Deliverable shape: one YAML file per document (fields: doc_id, rater_id, per-dimension 1-5 score, per-dimension notes). Before submitting your first rating, read the rating-quality contrast showing good / mediocre / insufficient examples for the same document; the contrast is the calibration. Source files at examples/example-good.yaml.
Submission: GitHub pull request adding your YAML files to validation/decision_readiness/ratings/.
Blinding: ratings must be made BEFORE reading Frame Check's profile for the document. Blinding is the basis of the correlation result; without it the result is uninformative.

Compensation

The Phase 2 effort uses three compensation options scaled to the rating commitment shape. The full menu is documented in RATERS.md; the headline summary:

Volunteer with named attribution. Zero cash, named in the corpus's rater registry, cited in the v1 validation paper as a contributing rater. CC-BY-4.0 publication of the ratings.
Per-batch honorarium. Flat fee per batch of 5-10 documents, $200-$500 range. Signals the project takes the rater's time seriously.
Co-authorship on v1 validation paper. Raters who substantively shape the validation work (20+ ratings, per-genre analysis, methodology-revising findings) named as co-authors on the paper.

The curator's recommendation is hybrid (honorarium + paper acknowledgment) for first-wave raters; volunteer with named attribution for subsequent raters once the validation paper is published.
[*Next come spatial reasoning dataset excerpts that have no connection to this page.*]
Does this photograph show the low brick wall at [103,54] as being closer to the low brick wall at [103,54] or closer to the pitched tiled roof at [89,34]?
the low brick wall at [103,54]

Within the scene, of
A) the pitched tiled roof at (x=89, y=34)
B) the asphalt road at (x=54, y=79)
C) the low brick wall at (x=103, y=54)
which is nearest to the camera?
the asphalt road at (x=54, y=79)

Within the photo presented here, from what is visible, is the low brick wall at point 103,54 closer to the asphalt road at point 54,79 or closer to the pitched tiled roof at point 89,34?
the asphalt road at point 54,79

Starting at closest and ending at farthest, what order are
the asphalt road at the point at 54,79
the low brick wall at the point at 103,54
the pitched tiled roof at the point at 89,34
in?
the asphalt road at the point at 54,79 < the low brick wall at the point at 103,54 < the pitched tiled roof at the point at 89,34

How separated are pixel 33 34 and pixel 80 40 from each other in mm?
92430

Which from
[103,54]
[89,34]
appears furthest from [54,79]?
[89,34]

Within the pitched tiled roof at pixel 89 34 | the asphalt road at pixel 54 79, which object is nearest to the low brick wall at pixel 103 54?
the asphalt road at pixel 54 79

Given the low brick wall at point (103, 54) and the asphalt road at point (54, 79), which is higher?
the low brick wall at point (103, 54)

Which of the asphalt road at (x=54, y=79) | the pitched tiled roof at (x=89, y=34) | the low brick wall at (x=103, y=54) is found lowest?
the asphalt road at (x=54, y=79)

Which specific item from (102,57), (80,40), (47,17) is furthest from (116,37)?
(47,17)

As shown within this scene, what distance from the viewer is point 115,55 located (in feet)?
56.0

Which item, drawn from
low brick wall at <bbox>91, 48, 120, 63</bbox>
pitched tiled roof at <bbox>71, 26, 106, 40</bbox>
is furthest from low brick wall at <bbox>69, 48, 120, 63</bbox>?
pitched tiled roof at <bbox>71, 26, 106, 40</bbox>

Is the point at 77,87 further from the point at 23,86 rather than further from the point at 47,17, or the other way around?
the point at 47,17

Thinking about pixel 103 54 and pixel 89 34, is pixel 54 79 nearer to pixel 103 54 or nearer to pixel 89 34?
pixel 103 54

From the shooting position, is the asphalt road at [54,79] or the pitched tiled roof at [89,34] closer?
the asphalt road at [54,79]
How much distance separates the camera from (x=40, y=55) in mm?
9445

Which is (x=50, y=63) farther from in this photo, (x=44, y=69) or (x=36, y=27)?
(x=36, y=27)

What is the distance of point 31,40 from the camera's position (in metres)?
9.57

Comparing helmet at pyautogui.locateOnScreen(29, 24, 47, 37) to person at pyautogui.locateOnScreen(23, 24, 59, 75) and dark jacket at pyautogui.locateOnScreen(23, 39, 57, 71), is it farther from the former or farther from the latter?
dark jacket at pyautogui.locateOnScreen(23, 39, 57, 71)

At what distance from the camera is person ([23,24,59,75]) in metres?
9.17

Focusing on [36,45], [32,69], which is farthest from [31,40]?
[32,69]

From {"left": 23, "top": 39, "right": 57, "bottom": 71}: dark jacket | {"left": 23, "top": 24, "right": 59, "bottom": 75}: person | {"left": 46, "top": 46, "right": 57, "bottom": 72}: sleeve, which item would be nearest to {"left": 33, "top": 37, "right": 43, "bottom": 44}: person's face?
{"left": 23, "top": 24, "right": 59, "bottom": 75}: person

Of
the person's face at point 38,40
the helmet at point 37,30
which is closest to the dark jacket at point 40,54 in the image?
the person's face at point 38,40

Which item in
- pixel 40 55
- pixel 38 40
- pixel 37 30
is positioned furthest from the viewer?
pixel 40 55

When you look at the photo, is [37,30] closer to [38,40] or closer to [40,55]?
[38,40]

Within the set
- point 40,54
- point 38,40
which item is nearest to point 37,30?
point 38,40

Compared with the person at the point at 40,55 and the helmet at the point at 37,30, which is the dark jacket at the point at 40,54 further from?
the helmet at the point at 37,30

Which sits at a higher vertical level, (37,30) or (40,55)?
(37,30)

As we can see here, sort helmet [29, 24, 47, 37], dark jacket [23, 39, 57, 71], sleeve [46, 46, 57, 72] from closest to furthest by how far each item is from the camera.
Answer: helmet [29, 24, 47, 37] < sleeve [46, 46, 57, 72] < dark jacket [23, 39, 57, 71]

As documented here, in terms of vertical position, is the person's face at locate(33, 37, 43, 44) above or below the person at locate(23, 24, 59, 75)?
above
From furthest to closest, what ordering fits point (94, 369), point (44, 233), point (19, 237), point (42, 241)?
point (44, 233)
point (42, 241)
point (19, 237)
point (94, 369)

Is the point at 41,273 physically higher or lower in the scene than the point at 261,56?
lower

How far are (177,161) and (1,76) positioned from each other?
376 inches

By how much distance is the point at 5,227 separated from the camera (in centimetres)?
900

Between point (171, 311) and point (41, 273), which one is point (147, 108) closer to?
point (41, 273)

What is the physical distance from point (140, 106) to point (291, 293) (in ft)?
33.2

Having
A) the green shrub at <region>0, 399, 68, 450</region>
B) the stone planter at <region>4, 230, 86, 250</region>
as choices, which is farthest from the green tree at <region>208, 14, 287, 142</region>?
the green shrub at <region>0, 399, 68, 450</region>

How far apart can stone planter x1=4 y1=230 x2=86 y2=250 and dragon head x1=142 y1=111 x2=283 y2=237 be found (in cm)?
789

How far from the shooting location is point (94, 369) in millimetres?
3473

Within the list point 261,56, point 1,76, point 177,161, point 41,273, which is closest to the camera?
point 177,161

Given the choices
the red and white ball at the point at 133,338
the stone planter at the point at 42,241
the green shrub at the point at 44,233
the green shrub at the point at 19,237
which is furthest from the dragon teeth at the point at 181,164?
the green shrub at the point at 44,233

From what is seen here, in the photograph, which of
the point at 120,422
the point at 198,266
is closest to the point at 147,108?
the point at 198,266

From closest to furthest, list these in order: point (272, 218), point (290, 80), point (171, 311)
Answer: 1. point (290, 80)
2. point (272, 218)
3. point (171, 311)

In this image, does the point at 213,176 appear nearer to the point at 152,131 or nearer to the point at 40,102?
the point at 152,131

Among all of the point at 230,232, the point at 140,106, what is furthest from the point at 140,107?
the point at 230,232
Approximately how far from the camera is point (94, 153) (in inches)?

Final recommendation depends on prospective-rater feedback; the curator decides per engagement.

How to engage

Read the methodology page to confirm the framework matches what you are willing to rate against.
Read RATERS.md in full for the contract (terms, attribution, IP, blinding).
Read the rater guide for the operational procedure.
Open a GitHub issue at github.com/lluvr/frame-check/issues with the title prefix [phase-2-rating] and a brief expression of interest (your name, genre expertise, batch size, preferred compensation option). The curator responds within one week.
Rate one document first as a workflow validation. Curator provides feedback within one week. Once settled, batch follows.
Submit ratings as a GitHub PR adding YAML files to validation/decision_readiness/ratings/.

What changes after Phase 2 ships

When Phase 2 reaches the per-dimension Spearman thresholds documented on the methodology page (>=0.6 averaged across genres, no individual genre below 0.4), the profile transitions from experimental to validated. At that point:

The decision-readiness profile becomes a live signal in the product UI surface (currently JSON-only per the methodology page's UI gate; the gate exists explicitly to avoid shipping an unvalidated signal to casual users).
The validation paper is submitted with the rater registry as the contributor list.
The rater registry becomes a permanent citable record.
v2 corpus expansion (60-100 documents) opens for tighter per-genre confidence intervals; raters joining post-validation contribute to v2.

What this is not

Not a job. Research collaboration with named attribution, optionally compensated. Not employment.
Not a free certification of Frame Check. A rater's participation does not endorse the profile. The validation result publishes whether the dimensions correlated with expert judgment; that result is the endorsement (or the retraction).
Not a binding judgment on AI quality. Frame Check rates structural signals in documents (which may or may not be AI output). The rater is not endorsing or rejecting any specific AI provider.

Honest limits of this invitation

RATERS.md is a v0 contract. It has not been reviewed by external raters. The compensation options are the curator's proposal; the actual recommendation depends on what prospective raters say is fair. If you read this and find a term confusing or inadequate, telling the curator is the highest-value contribution before any rating begins.

Library version: 0.2.0. Licensed CC-BY-4.0.